> _Written problem_
Please extract every line in the listing below that contains the string "bottom", treating uppercase and lowercase as different.

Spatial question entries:

▬▬▬▬▬▬

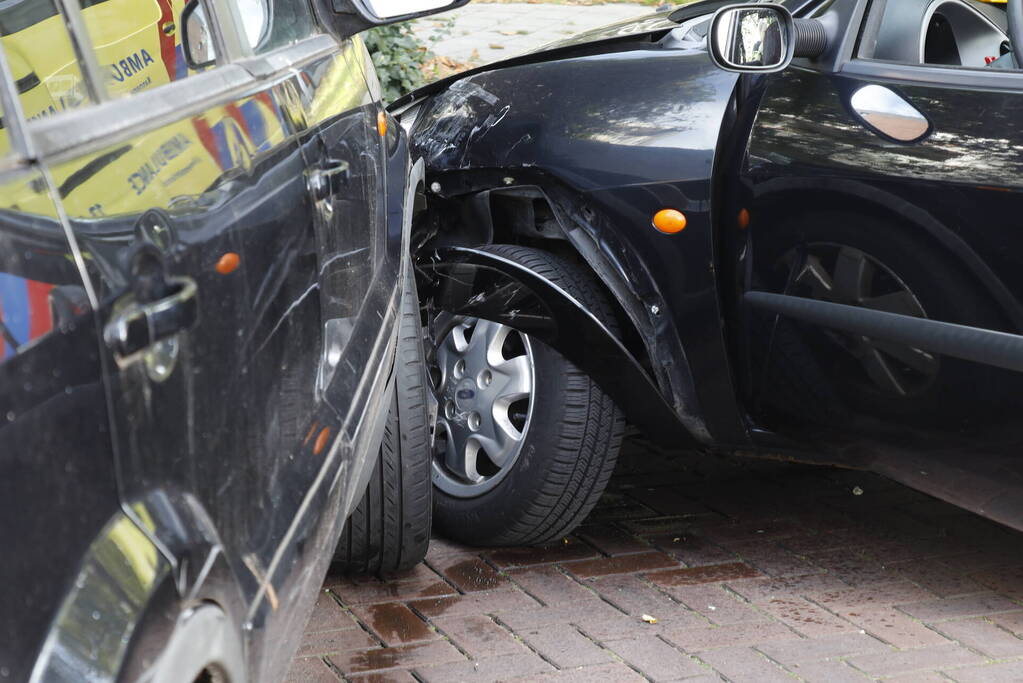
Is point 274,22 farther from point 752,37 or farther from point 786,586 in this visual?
point 786,586

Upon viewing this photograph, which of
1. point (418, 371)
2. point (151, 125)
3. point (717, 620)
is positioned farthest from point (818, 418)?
point (151, 125)

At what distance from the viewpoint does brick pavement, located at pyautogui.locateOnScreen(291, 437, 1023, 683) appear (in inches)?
116

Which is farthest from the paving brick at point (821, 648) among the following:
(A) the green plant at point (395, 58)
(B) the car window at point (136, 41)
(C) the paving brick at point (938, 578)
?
(A) the green plant at point (395, 58)

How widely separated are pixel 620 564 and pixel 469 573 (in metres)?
0.41

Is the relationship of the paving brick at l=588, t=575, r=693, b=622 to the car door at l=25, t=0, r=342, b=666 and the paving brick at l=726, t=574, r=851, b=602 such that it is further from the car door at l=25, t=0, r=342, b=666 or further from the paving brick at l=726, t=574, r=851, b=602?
the car door at l=25, t=0, r=342, b=666

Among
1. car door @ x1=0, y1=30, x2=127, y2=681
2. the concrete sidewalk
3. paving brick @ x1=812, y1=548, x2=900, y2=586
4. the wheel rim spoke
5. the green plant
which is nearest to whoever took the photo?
car door @ x1=0, y1=30, x2=127, y2=681

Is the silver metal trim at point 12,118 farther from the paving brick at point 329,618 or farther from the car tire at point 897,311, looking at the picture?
the paving brick at point 329,618

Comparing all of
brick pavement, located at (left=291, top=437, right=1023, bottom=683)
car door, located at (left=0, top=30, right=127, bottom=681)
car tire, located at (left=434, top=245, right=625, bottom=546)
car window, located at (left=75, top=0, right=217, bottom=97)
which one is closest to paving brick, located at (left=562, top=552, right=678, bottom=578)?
brick pavement, located at (left=291, top=437, right=1023, bottom=683)

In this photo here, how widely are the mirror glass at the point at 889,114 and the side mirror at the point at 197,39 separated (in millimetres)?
1481

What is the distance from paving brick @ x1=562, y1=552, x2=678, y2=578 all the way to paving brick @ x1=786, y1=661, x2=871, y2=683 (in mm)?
614

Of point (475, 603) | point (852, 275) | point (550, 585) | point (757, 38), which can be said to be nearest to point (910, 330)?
point (852, 275)

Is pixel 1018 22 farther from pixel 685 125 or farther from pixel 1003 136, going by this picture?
pixel 685 125

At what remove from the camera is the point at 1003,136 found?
2.59 metres

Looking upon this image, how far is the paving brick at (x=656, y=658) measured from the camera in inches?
114
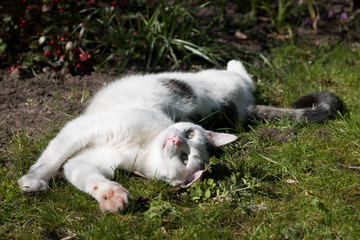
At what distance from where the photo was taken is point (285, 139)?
3.13m

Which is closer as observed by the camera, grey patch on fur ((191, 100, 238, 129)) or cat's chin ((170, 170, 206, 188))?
cat's chin ((170, 170, 206, 188))

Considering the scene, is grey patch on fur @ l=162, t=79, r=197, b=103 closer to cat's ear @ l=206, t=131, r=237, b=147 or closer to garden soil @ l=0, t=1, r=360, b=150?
cat's ear @ l=206, t=131, r=237, b=147

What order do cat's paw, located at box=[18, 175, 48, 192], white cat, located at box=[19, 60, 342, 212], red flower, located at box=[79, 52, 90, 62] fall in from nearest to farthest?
cat's paw, located at box=[18, 175, 48, 192] < white cat, located at box=[19, 60, 342, 212] < red flower, located at box=[79, 52, 90, 62]

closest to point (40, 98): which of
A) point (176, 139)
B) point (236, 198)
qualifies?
point (176, 139)

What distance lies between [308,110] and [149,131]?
154cm

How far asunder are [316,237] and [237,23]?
152 inches

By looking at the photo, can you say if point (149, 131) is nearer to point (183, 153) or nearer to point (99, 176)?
point (183, 153)

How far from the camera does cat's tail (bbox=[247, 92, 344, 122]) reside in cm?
339

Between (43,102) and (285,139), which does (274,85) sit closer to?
(285,139)

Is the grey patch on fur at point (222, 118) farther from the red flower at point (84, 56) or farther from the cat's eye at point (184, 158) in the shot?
the red flower at point (84, 56)

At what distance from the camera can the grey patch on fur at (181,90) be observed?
3326 mm

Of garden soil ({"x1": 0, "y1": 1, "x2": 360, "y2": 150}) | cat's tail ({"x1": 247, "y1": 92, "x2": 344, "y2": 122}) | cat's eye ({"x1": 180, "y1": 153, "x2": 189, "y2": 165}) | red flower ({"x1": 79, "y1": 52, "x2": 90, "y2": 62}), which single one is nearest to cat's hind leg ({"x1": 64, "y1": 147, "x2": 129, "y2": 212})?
cat's eye ({"x1": 180, "y1": 153, "x2": 189, "y2": 165})

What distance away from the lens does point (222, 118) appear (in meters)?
3.46

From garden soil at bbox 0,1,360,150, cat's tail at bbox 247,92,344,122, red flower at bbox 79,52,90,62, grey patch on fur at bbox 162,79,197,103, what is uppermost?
red flower at bbox 79,52,90,62
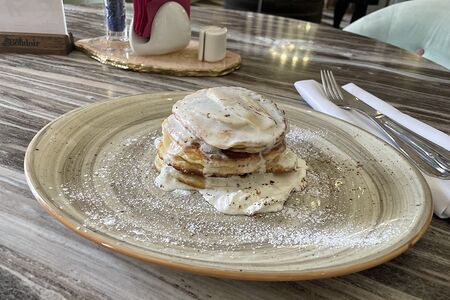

▬▬▬▬▬▬

> _Task solution_
brick pavement, located at (left=291, top=437, right=1023, bottom=683)
car door, located at (left=0, top=30, right=127, bottom=681)
car tire, located at (left=434, top=245, right=625, bottom=546)
car window, located at (left=75, top=0, right=217, bottom=97)
which one is closest to paving brick, located at (left=562, top=552, right=678, bottom=578)?
brick pavement, located at (left=291, top=437, right=1023, bottom=683)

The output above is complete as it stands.